- ЧТО ТРЕБУЕТСЯ -
Представьте все строки листинга ниже в виде нумерованного списка, пропустив пустые строки. Изображения в ответ не включайте.

Строки из набора данных для сегментации:
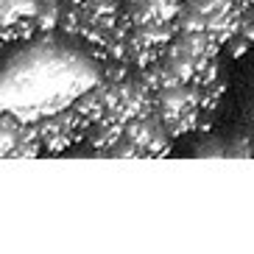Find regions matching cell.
I'll return each mask as SVG.
<instances>
[{"label":"cell","mask_w":254,"mask_h":254,"mask_svg":"<svg viewBox=\"0 0 254 254\" xmlns=\"http://www.w3.org/2000/svg\"><path fill=\"white\" fill-rule=\"evenodd\" d=\"M34 128H37V137H39V145L48 151H62L64 145L73 142V137L78 131H84L78 126V120L75 115L67 109H62V112H53V115H45V118H37L34 120Z\"/></svg>","instance_id":"obj_1"},{"label":"cell","mask_w":254,"mask_h":254,"mask_svg":"<svg viewBox=\"0 0 254 254\" xmlns=\"http://www.w3.org/2000/svg\"><path fill=\"white\" fill-rule=\"evenodd\" d=\"M173 23H176V34H201V31H207V17L201 11H195L190 3H182Z\"/></svg>","instance_id":"obj_2"},{"label":"cell","mask_w":254,"mask_h":254,"mask_svg":"<svg viewBox=\"0 0 254 254\" xmlns=\"http://www.w3.org/2000/svg\"><path fill=\"white\" fill-rule=\"evenodd\" d=\"M123 17H126L131 25L157 23V6H154V0H126Z\"/></svg>","instance_id":"obj_3"},{"label":"cell","mask_w":254,"mask_h":254,"mask_svg":"<svg viewBox=\"0 0 254 254\" xmlns=\"http://www.w3.org/2000/svg\"><path fill=\"white\" fill-rule=\"evenodd\" d=\"M226 95V81L224 78H215V81H209V84H201L198 87V109L201 112H215L218 104L224 101Z\"/></svg>","instance_id":"obj_4"},{"label":"cell","mask_w":254,"mask_h":254,"mask_svg":"<svg viewBox=\"0 0 254 254\" xmlns=\"http://www.w3.org/2000/svg\"><path fill=\"white\" fill-rule=\"evenodd\" d=\"M226 157H238V159H249L254 157V140L249 134H240L232 140V145L226 148Z\"/></svg>","instance_id":"obj_5"},{"label":"cell","mask_w":254,"mask_h":254,"mask_svg":"<svg viewBox=\"0 0 254 254\" xmlns=\"http://www.w3.org/2000/svg\"><path fill=\"white\" fill-rule=\"evenodd\" d=\"M224 48L229 51V56H235V59H240V56H246V53H249V48H252V42H249V39H243L240 34H235L232 39H226V42H224Z\"/></svg>","instance_id":"obj_6"},{"label":"cell","mask_w":254,"mask_h":254,"mask_svg":"<svg viewBox=\"0 0 254 254\" xmlns=\"http://www.w3.org/2000/svg\"><path fill=\"white\" fill-rule=\"evenodd\" d=\"M252 118H254V106H252Z\"/></svg>","instance_id":"obj_7"}]
</instances>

- ОТВЕТ НИЖЕ -
1. Find regions matching cell.
2. I'll return each mask as SVG.
3. <instances>
4. [{"label":"cell","mask_w":254,"mask_h":254,"mask_svg":"<svg viewBox=\"0 0 254 254\" xmlns=\"http://www.w3.org/2000/svg\"><path fill=\"white\" fill-rule=\"evenodd\" d=\"M34 128H37V137H39V145L48 151H62L64 145L73 142V137L78 131H84L78 126V120L75 115L67 109H62V112H53V115H45V118H37L34 120Z\"/></svg>","instance_id":"obj_1"},{"label":"cell","mask_w":254,"mask_h":254,"mask_svg":"<svg viewBox=\"0 0 254 254\" xmlns=\"http://www.w3.org/2000/svg\"><path fill=\"white\" fill-rule=\"evenodd\" d=\"M173 23H176V34H201V31H207V17L201 11H195L190 3H182Z\"/></svg>","instance_id":"obj_2"},{"label":"cell","mask_w":254,"mask_h":254,"mask_svg":"<svg viewBox=\"0 0 254 254\" xmlns=\"http://www.w3.org/2000/svg\"><path fill=\"white\" fill-rule=\"evenodd\" d=\"M123 17H126L131 25L157 23V6H154V0H126Z\"/></svg>","instance_id":"obj_3"},{"label":"cell","mask_w":254,"mask_h":254,"mask_svg":"<svg viewBox=\"0 0 254 254\" xmlns=\"http://www.w3.org/2000/svg\"><path fill=\"white\" fill-rule=\"evenodd\" d=\"M226 95V81L224 78H215V81H209V84H201L198 87V109L201 112H215L218 104L224 101Z\"/></svg>","instance_id":"obj_4"},{"label":"cell","mask_w":254,"mask_h":254,"mask_svg":"<svg viewBox=\"0 0 254 254\" xmlns=\"http://www.w3.org/2000/svg\"><path fill=\"white\" fill-rule=\"evenodd\" d=\"M226 157H238V159H249L254 157V140L249 134H240L232 140V145L226 148Z\"/></svg>","instance_id":"obj_5"},{"label":"cell","mask_w":254,"mask_h":254,"mask_svg":"<svg viewBox=\"0 0 254 254\" xmlns=\"http://www.w3.org/2000/svg\"><path fill=\"white\" fill-rule=\"evenodd\" d=\"M224 48L229 51V56H235V59H240V56H246V53H249V48H252V42H249V39H243L240 34H235L232 39H226V42H224Z\"/></svg>","instance_id":"obj_6"},{"label":"cell","mask_w":254,"mask_h":254,"mask_svg":"<svg viewBox=\"0 0 254 254\" xmlns=\"http://www.w3.org/2000/svg\"><path fill=\"white\" fill-rule=\"evenodd\" d=\"M252 118H254V106H252Z\"/></svg>","instance_id":"obj_7"}]
5. </instances>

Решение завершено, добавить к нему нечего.